As I referenced earlier, proteins are created through the accumulation of amino acids (tiny lego pieces ultimately creating a larger structure). There are approximately 140 amino acids that exist in nature; however, only 20 are required and coded by our DNA in order for humans to survive. Various combinations of these 20 amino acids make up all the proteins found within our body. Digging deeper into these amino acids, there are two distinct groups of amino acids essential and non-essential. Essential amino acids are amino acids that our body is unable to synthesize (create) either at all or in sufficient amounts to meet the demands of the growth and maintenance of the human body. Essential amino acids are ones that can be readily synthesized by our body and utilized for specific functions. Below I have provided a list of the 20 amino acids associated with the human body and further divided them into the essential and non-essential groups.
How are proteins made?
Protein formation follows a very specific developmental sequence after being coded from our DNA. This sequence can be simplified as phases of protein-folding, which starts with the specific sequence of amino acids in a polypeptide chain (Primary Structure). When amino acids are joined together by peptide bonds you create what is known as a peptide, the prefix “poly” implies there are many of these peptides joined together. When the hydrogen bonds in the primary structure start interacting with other molecular structures causing folding or coiling this is now know as a the Secondary Structure.
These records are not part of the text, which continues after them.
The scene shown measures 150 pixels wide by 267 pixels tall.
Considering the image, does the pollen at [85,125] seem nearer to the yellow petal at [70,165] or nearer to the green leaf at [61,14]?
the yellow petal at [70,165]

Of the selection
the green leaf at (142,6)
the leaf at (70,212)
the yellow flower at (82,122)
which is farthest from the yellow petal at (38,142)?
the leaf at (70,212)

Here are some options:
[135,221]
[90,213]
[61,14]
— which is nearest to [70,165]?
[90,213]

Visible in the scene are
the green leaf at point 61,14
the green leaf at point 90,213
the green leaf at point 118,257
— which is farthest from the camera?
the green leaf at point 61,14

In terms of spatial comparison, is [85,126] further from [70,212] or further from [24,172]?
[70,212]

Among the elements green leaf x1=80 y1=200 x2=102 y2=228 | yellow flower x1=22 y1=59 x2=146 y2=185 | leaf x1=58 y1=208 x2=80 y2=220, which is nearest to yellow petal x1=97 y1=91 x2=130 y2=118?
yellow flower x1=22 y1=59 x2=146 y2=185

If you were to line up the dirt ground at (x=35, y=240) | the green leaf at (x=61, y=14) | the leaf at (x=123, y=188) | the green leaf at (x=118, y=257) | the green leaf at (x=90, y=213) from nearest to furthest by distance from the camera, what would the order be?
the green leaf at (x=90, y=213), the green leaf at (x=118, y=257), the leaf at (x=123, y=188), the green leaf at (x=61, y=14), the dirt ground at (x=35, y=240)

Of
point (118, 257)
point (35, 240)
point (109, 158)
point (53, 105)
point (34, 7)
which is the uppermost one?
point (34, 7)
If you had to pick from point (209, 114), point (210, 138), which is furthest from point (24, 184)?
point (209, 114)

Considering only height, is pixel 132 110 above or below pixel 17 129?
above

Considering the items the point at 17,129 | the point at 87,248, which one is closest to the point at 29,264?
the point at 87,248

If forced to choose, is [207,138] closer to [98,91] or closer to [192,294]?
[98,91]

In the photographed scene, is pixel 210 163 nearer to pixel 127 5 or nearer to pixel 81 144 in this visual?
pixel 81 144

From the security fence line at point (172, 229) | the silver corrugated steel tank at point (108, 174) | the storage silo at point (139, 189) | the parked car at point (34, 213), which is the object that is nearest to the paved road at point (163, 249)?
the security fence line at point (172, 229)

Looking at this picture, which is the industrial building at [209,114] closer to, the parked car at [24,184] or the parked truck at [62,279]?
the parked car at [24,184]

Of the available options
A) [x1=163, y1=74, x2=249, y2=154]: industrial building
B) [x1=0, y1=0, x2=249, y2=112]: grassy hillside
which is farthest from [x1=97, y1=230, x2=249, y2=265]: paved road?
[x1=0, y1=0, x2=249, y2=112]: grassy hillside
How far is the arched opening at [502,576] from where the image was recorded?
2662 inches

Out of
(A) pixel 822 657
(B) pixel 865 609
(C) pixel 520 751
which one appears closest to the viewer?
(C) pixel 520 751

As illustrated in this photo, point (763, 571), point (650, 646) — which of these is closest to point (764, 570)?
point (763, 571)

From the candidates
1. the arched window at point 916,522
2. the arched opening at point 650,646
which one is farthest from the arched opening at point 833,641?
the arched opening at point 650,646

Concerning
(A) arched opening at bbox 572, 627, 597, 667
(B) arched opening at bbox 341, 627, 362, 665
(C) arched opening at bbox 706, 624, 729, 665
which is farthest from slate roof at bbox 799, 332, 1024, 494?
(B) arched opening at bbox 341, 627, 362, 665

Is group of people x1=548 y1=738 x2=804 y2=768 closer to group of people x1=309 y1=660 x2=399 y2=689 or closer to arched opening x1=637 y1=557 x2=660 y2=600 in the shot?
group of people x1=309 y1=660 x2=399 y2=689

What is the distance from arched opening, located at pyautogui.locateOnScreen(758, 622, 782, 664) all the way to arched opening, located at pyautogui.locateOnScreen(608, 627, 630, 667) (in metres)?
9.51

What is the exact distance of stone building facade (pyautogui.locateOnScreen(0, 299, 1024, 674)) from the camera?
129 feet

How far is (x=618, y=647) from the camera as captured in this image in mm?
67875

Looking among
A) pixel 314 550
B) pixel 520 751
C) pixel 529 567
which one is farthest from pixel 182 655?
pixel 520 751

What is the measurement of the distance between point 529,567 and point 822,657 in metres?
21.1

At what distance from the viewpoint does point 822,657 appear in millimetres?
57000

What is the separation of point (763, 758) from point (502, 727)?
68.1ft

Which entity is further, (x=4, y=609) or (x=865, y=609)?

At this point the protein is folded so much that it resembles a globular shape which is known as the Tertiary Structure. Many of the proteins in our body have many subunits to them or many Tertiary Structures. When multiple tertiary sub-units are incorporated into one function protein unit, we have a Quaternary Structure.
Histidine (infants only)
Where do I get protein?
Some common sources of protein include: Beef, Chicken breast, Chicken Thigh, Turkey, Salmon fillet, Egg, Cow’s Milk, Goat and Sheep milk, Mozzarella cheese, almonds and cottage cheese. Typically all sources of meat contain a significant amount of protein as well dairy products.
Recommended Daily Allowance (RDA):
As with many things in life, protein carries a “U” type relationship where too little protein can have significant negative repercussions as can too much protein. The general safe recommendation known as recommended daily allowance (RDA) for adults is 0.8 grams of protein per kilogram of body weight per day. The protein RDA for children is 0.85-1.52 g/kg/day. The RDA for women who are pregnant and lactating is 1.1g/kg/day to account for growth and development.